Nous y voilà enfin ! L’ex chanteur de Led Zeppelin est mort, laissant ainsi naître le voyageur solitaire. « Fate of nations » est à Robert Plant ce que « Graceland » fut pour Paul Simon, le chef d’œuvre l’autorisant à envisager une nouvelle carrière. Le manifeste anti ségrégation de Paul Simon et le bijou pop de Robert Plant ont également en commun d’être regroupé sous l’étiquette de "world music".
Avant de parler de musique, il faut faire un sort aux mots qui la désignent. World music est un terme qui ne peut être pris au sérieux que dans la tourbe cosmopolite dans laquelle nous pataugeons. Pour une génération mélangeant deux voire trois langues dans un sabir informe, tout est aujourd’hui mondialisé. Les héros de mangas sont aussi ennuyeux que le furent leurs modèles super héros américains, le coca détruit autant de corps que les copies asiatiques tentant de le concurrencer, les rockers se font aussi efféminés et stupides que les boys bands de K pop.
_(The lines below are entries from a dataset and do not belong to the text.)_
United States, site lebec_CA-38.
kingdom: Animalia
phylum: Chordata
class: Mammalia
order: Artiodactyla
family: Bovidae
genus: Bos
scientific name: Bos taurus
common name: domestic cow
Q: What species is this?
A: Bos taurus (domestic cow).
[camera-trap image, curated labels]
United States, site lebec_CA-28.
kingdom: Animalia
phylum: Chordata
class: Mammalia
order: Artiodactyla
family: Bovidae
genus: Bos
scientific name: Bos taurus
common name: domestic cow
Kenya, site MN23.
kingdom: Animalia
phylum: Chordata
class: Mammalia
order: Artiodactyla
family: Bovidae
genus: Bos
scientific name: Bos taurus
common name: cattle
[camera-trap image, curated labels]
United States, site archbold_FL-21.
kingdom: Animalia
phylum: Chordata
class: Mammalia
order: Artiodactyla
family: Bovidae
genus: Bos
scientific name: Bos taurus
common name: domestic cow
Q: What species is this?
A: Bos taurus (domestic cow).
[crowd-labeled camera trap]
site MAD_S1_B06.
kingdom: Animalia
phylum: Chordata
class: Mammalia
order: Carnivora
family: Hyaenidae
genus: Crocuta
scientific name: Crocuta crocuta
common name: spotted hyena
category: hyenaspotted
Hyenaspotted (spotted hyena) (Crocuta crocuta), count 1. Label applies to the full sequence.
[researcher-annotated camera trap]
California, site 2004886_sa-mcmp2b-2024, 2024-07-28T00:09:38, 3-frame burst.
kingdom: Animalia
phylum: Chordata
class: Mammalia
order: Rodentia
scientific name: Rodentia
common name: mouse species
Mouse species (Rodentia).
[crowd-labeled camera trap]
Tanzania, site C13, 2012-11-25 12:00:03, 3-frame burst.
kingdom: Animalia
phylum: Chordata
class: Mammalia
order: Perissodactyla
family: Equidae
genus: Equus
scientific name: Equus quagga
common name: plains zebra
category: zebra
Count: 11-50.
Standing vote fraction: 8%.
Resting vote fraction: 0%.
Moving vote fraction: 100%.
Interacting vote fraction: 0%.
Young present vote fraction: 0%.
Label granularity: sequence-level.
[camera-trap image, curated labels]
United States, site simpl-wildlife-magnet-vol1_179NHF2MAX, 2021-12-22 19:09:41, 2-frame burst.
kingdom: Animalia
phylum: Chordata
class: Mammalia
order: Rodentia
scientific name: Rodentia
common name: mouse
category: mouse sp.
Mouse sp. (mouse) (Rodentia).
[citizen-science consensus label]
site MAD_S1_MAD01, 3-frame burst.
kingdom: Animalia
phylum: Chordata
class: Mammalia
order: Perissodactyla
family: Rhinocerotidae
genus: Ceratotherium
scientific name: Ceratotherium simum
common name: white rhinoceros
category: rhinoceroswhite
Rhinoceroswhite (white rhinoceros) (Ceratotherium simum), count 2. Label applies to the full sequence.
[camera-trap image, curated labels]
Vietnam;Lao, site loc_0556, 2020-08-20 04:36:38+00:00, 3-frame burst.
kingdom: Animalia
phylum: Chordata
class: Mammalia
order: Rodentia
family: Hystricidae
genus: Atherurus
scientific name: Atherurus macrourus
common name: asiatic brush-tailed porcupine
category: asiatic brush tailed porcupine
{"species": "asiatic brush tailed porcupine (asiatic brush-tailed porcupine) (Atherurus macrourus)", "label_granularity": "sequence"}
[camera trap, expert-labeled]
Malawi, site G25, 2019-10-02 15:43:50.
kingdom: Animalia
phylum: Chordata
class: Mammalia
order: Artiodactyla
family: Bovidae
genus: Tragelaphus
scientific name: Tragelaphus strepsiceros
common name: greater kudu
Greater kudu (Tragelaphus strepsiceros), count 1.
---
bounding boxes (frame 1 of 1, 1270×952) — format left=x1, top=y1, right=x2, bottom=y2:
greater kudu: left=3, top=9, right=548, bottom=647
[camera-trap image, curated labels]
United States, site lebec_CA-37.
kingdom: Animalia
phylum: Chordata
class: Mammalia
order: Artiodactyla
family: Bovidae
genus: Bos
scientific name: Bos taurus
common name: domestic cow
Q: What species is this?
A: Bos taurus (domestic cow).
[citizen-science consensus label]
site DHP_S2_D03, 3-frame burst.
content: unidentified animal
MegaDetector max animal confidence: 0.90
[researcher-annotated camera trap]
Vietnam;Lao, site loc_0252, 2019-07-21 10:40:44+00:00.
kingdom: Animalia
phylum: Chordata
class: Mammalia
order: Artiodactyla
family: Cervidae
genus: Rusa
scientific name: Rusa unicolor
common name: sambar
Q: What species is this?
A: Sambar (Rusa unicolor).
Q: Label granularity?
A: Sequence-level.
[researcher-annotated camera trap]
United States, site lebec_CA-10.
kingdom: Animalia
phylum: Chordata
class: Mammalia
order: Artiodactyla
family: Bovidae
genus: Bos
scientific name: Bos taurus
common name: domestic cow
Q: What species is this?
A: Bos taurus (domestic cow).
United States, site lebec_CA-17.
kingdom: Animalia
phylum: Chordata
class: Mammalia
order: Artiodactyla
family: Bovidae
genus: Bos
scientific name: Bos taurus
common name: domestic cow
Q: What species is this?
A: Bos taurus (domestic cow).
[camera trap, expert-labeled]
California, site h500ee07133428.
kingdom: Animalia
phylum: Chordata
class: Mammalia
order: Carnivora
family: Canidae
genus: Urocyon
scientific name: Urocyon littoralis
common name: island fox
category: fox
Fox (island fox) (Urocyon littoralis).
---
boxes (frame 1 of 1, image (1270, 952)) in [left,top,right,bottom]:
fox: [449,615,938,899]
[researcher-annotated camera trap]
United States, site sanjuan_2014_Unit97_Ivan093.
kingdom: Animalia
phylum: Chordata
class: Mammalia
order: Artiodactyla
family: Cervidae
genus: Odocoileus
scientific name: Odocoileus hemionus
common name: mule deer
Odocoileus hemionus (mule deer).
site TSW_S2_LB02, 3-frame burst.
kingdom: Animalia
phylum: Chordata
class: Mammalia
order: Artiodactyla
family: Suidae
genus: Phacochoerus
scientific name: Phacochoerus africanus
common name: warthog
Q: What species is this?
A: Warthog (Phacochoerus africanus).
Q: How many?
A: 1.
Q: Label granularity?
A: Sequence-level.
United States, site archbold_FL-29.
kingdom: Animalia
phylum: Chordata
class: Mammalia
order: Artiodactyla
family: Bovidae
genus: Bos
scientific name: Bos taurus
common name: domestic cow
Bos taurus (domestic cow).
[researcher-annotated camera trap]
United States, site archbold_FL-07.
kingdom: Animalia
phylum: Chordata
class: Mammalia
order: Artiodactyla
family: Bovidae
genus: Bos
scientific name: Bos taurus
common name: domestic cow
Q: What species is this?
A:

Le terme world music est surtout une autre façon de dire que tout se vaut, de mettre le purin d’une pop culture dégénérée au niveau des plus beaux bijoux artistiques. De sa naissance jusqu’à sa mort, la musique véritable est, sera et restera le symbole d’une culture et du génie d’un peuple. Il est absurde de souligner, à juste titre, la grandeur d’âme des musiciens noirs, tout en utilisant un terme séparant à ce point l’œuvre de la civilisation qui la fit naître. Mais les journalistes sont parfois si fainéants, ils sautent sur le moindre terme écourtant leur effort de réflexion. Auraient-ils qualifié le « Kashmir » de Led Zeppelin de world music ? Certainement pas. Le groupe s’était trop ancré dans le heavy blues pour que les journalistes puissent faire avaler une telle pilule. Il ne faut pas confondre la forme et le fond, l’habillage et l’essence d’une musique. Robert Plant eut beau faire voyager le blues sur des territoires inexplorés, il n’en restait pas moins le digne descendant d’Elvis Presley et de Chuck Berry. Même lorsque la mode de la new wave le poussa à adoucir sa musique, il gardait des fragments de cette fougue binaire ayant conquis le monde grâce au King.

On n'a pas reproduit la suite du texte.